- **ACTIVITY**: The listing below is to be copied exactly, with pictures excluded.

- **GIVEN DATA**:
== Segment start ==

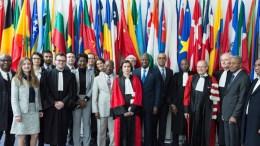 Η αντιπροσωπεία της Ακτής Ελεφαντοστού στο Διεθνές Δικαστήριο για το Δίκαιο της Θάλασσας, στο Αμβούργο. Φωτογραφία www.itlos.org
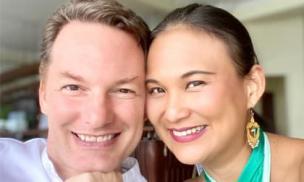 Vợ mới của chồng cũ Hồng Nhung đăng ảnh hạnh phúc kỷ niệm 24 năm ngày hẹn hò đầu tiên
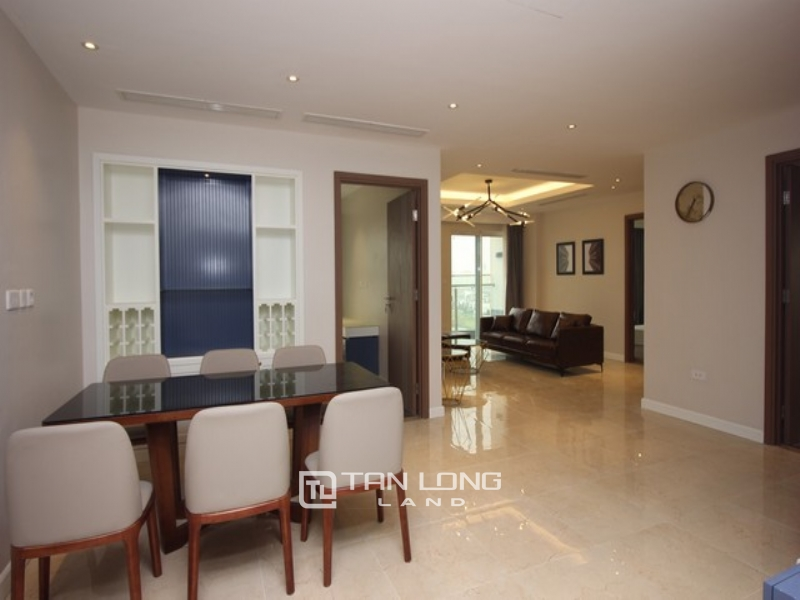 Super newly modern and golf view 3 bedroom apartment for rent in L4 tower The Link Ciputra 1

== Segment end ==

- **EXERCISE RESPONSE**:
 Η αντιπροσωπεία της Ακτής Ελεφαντοστού στο Διεθνές Δικαστήριο για το Δίκαιο της Θάλασσας, στο Αμβούργο. Φωτογραφία www.itlos.org
 Vợ mới của chồng cũ Hồng Nhung đăng ảnh hạnh phúc kỷ niệm 24 năm ngày hẹn hò đầu tiên
 Super newly modern and golf view 3 bedroom apartment for rent in L4 tower The Link Ciputra 1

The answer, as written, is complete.